Study reveals evolutionary path of Influenza Viruses and its implications for vaccine development

Influenza A viruses, originating from avian sources, undergo crucial adaptations to human receptors for sustained transmission by targeting specific sialic acid configurations.

The recent study, published in the journal Cell Host & Microbe, has elucidated the evolutionary trajectory of H3N2 influenza viruses, providing insights into specific receptor interactions and antigenic variations crucial for vaccine development.

A collaborative international study, under the leadership of Professor James C. Paulson, from the Scripps Research Institute (La Jolla, USA) and including Jesús Jiménez-Barbero, Ikerbasque Professor and Scientific Director of CIC bioGUNE – member of BRTA – , have uncovered the secrets behind the flu’s ability to adapt and spread, offering valuable insights into vaccine development and public health strategies.

The recent article, published in the highly ranked scientific journal Cell Host & Microbe, offers a glimpse into the evolutionary journey of influenza viruses, with a special focus on the enduring H3N2 strain, which has persisted for over five decades. The study unveils how these viruses have evolved to target specific receptors on human airway cells, providing essential knowledge for vaccine development and understanding virus transmission dynamics.

Influenza A viruses (IAVs) have historically caused significant respiratory illness, including seasonal outbreaks and global pandemics.

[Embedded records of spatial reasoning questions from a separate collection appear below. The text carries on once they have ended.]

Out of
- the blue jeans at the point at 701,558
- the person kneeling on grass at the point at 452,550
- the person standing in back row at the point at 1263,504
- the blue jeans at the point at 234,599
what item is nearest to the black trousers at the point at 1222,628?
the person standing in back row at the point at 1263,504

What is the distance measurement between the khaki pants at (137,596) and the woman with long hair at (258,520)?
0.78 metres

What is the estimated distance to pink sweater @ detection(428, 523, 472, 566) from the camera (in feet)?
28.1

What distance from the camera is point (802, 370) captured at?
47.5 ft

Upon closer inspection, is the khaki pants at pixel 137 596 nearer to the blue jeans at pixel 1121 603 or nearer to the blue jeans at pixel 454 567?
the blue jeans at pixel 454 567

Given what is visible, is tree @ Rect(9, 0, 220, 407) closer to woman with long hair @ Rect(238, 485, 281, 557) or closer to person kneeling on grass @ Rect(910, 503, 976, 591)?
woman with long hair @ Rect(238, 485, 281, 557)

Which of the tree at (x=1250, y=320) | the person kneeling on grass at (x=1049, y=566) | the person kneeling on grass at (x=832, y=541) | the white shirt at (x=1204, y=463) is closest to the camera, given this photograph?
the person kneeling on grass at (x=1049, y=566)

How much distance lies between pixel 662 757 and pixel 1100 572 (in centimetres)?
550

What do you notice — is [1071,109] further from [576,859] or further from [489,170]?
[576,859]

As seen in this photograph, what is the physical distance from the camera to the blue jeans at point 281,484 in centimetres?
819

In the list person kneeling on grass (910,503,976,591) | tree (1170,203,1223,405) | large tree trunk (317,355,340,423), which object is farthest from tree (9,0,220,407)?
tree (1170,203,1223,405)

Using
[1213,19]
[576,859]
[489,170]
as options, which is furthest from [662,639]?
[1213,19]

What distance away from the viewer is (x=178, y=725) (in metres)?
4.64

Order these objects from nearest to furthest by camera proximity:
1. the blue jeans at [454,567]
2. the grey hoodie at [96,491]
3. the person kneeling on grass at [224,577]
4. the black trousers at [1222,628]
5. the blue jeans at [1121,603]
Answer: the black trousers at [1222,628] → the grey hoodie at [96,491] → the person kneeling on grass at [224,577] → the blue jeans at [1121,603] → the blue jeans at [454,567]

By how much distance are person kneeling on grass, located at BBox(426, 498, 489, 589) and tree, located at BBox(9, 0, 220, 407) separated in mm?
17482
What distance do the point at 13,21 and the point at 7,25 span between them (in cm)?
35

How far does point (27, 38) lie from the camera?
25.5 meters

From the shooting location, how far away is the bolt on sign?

These viruses originate from avian sources and occasionally acquire the ability to infect humans. IAV strains are named based on their surface proteins, HA and NA, which interact with receptors on airway cells. Human IAVs typically target receptors with specific sialic acid configurations, while avian viruses have different preferences. Adaptation of avian HAs to human receptors is crucial for sustained transmission in humans.

Pandemic IAV strains, like H1, H2, and H3, undergo mutations to shift receptor preference. H3 viruses have evolved to recognize more complex receptor structures over time, involving mutations outside the traditional receptor-binding site. The research described here emphasizes the intricate relationship between HA mutations and receptor binding, with even minor changes requiring compensatory mutations.

The study focuses on H3N2 viruses, highlighting their continuous adaptation over five decades of circulation in the human population and also disentangling the fine details of the molecular requirements to fit such adaptation using a multidisciplinary scientific approach, which have involved members of Scripps, CIC bioGUNE, CIB-CSIC, Universidad Complutense (Madrid) and CIBERES.

The results obtained shed light on how flu viruses infect cells by targeting specific molecules on airway cells, aiding researchers in understanding transmission dynamics and the varying severity of strains. It underscores the need for updated vaccines as flu viruses evolve, ensuring better protection for the public. Understanding virus evolution enables better preparedness for future outbreaks, empowering public health officials to take proactive measures.